- TASK -
Starting with the line that contains "What is the", reproduce each line through the end of the listing below, with no other output.

- DATA SECTION -
Content starts
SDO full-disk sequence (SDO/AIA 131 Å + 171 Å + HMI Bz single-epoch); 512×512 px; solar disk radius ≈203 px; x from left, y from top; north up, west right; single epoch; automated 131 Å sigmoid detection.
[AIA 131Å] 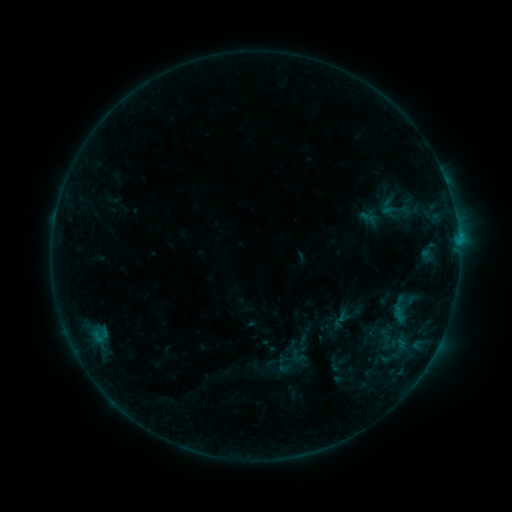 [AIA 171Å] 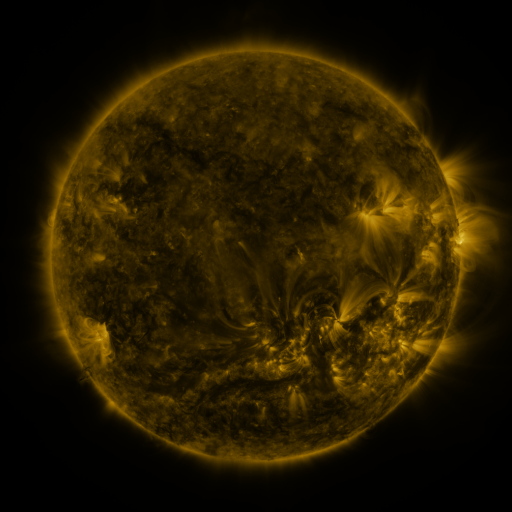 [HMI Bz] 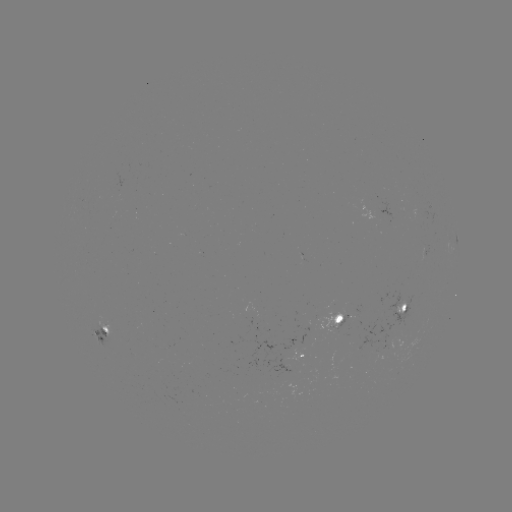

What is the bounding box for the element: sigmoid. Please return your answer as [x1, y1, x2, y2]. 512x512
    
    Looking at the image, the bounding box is [378, 334, 394, 349].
Content ends
- TASK RESULT -
What is the bounding box for the element: sigmoid. Please return your answer as [x1, y1, x2, y2]. 512x512
    
    Looking at the image, the bounding box is [378, 334, 394, 349].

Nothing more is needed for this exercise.